• _Your goal_:
In the article on British school meals, what was the title of the official 1967 pamphlet from the Inner London Education Authority?
═════ Text shown ═════
Please Sir, can I have some more?

From wholesome and nutritious food in the 1960s to the Turkey Twizzlers and fizzy drinks of today -

Queen's pudding. Manchester tart. Apple meringue pie. Pineapple sponge. Date pudding and custard. Banana jelly with cream. Milk pudding with rosehip syrup. Apricot flan. There was a sweet melodiousness to the puddings served to children in postwar British schools. They came fortified with fruit, milk and motherly love, to feed up growing bones. Doubtless, they were sometimes stodgy. Some children dreaded their semolina, and tried to hide it under their spoon when the teacher wasn't looking. But there is something about these names that produces a feeling of comfort - the feeling of being well provided for.

In the 1960s, all of these puddings were on the school menus for the Inner London Education Authority. An official pamphlet from 1967, Meals for School Children, shows just how much care went into the preparation of school meals in London. Green vegetables would arrive in a school kitchen three times a week to be sure of remaining fresh and crisp, with seasonal variation depending on "what is available". All vegetables should be cooked "for the shortest possible time", and without bicarbonate of soda. The pamphlet's author is enlightened enough to see that many children prefer raw vegetables to cooked and advises including watercress, tomato and parsley as well as grated raw cabbage. Potatoes were mashed, fried, roasted or boiled, but not generally chipped. Rosehip syrup was given for vitamin C, and because children liked its sour-sweet taste.

Perhaps the most impressive thing is the meat cookery. It wasn't all baked liver and spam fritters (though these did pop up on certain days). On the best days, the lucky children were treated to roast beef and Yorkshire pudding; cold veal and ham pie; stuffed lamb loin with mint sauce; steak and kidney pie; or beef olives. It was expected that every kitchen should have a stockpot, with bones procured from the butcher boiled down to make a good rich stock. Minced meat was not ready-minced, but bought in the piece and minced by the kitchen.

Compare this with the kitchen culture that greeted Jamie Oliver nearly four decades on when he arrived in the kitchen at Kidbrooke Secondary School in Greenwich for his recent Channel 4 series. Instead of a seasonal rotation of plentiful vegetables, there was a single meagre bowl of frozen peas to go between 500 children. Instead of freshly minced meat, he found an array of nastily pink turkey burgers and what Oliver himself has called "f***ing Botswanan free-flow beef". We all know the public outcry that ensued. Not since Upton Sinclair published his novel The Jungle in 1906, on the horrors of the Chicago meat industry, prompting Theodore Roosevelt to introduce federal meat inspection, has a cultural event produced such an immediate shift in government policy on public health. The result in Oliver's case was the £280m pledged to improve school meals and the acknowledgement at last from new Labour that "something must be done".
═════ Data extract ═════
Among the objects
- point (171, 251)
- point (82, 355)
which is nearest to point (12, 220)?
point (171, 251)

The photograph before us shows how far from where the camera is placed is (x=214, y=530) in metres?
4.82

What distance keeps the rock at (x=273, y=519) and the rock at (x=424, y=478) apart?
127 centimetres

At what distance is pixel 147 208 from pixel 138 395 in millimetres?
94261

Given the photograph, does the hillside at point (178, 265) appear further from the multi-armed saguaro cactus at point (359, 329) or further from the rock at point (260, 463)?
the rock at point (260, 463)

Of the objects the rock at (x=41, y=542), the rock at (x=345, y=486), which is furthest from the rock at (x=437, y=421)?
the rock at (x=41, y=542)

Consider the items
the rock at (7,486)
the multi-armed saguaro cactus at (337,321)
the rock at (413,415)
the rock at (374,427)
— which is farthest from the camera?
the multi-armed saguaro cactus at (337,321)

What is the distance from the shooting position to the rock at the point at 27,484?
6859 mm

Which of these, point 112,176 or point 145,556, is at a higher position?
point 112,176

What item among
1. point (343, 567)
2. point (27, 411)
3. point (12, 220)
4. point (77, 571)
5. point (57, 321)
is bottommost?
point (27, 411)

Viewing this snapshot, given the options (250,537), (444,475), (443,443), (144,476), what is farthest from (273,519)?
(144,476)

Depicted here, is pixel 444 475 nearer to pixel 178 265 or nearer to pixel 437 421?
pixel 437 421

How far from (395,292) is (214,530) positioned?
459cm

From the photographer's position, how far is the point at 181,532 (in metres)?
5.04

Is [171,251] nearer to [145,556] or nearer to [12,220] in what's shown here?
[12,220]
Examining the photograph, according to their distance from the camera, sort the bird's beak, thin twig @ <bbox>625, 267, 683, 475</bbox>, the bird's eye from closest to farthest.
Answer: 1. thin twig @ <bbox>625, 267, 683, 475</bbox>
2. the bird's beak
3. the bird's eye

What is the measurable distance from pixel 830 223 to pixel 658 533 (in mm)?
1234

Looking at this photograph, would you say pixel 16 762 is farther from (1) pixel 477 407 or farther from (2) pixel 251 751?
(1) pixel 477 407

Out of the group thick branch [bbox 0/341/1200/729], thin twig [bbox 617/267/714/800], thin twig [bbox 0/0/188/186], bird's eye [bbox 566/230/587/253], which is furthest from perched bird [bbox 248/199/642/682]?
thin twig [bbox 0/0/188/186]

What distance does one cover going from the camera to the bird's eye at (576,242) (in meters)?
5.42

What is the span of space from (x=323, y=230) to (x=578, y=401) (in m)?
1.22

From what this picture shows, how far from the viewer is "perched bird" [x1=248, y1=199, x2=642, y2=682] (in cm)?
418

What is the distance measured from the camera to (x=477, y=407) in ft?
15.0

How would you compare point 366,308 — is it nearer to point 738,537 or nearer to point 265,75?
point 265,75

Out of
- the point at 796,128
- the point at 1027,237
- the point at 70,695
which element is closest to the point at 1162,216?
═════
• _The result_:
Meals for School Children